Friday, November 9, 2012

Off the Beaten Track: Food Spies and Illicit Barbecue



Leah Andrews lived and traveled in China for two years and has backpacked through Europe and Asia. She repaired shoes and pants with thread and duct tape, and learned how to sleep sitting up on packed trains in order to see interesting places and try new things and she would do it again in a heartbeat. At the moment her days are spent in an office, behind a desk building and maintaining websites. In the evenings she tries out new recipes and reads travel books and blogs; dreaming of prayer flags dancing in the wind and the enticing smell of spices from street food stalls.  All images used in this post are hers, as well.


Being a food spy is the best form of espionage. One time, while standing in line to file my work visa paperwork in Hong Kong, I was enlisted by a German chef who worked at a hotel in Mainland China.

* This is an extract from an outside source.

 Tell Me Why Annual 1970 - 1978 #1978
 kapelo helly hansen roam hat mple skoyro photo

For the next three days we wandered from hotel to hotel to see how they had their buffets set up, what they were serving, how they were prepared and displayed. We had tea at the Shangri La, tested out the soup, salad and noodle bar lunch and the view at the Hyatt, and walked through a number of hotel buffets pretending to be a couple who couldn’t make up their minds.

“This looks good, let’s eat here,” he would say as we approached the hostess.

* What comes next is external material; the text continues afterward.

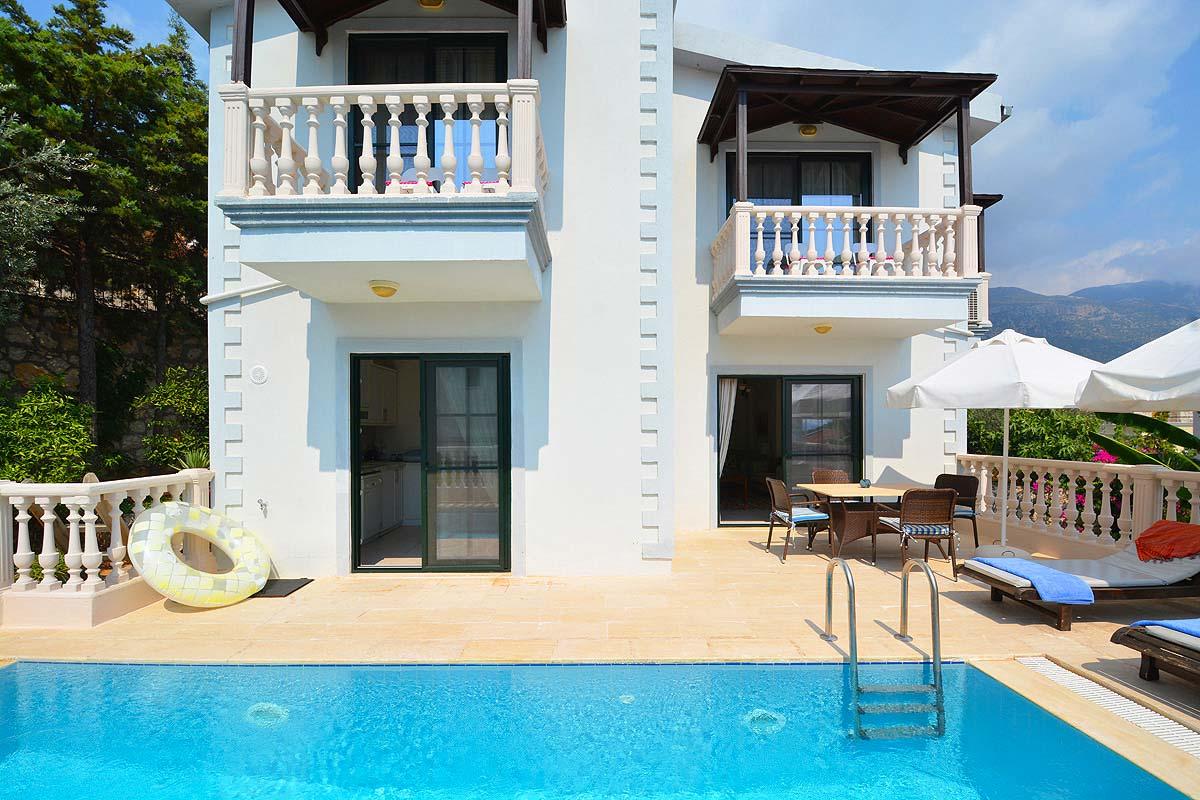 Villa Gul 4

“I don’t know if this is what I want,” I would reply.

“It is a buffet, how can it not have something you want?” he would ask, and then turning to the hostess he would inquire if he and his picky guest could tour the buffet.

Shao kao--Chinese street barbecue
Espionage was delicious and I thought I had a future in it until we were walking from one hotel to another and came upon a street vendor selling meat and vegetable sticks. I let out a squeal of delight and rushed to the vendor to choose sticks of fish balls with their wonderful pink hue, beef balls, oyster mushrooms, and milky white lotus root with its pinwheel shape and crisp texture. These stands offer a plethora of fast, colorful and pleasing food. I’m an addict.

Almost anywhere in China you can find these stands. They are often outside of schools or shopping areas so children or shoppers can grab a quick snack. Some places grill the meat and then pepper it with spices at the end while in Beijing I found stands that had a vat of water and oil and spices that they submerge the sticks of meat and vegetables in.  Regardless of the method, the result is a satisfying snack.

My spy partner was looking at me with disgust as I happily ate my meat sticks en route to our next hotel, and soon my gig as a spy was up.

“Do you know what is in those?” he asked.

“I’ve got a pretty good guess, but not really,” I admitted.

“But you still eat them?”

“Oh yeah!”

Huang Ming's sticky rice cart
“You don’t know how long they have been sitting out, or how they have been handled,” he said.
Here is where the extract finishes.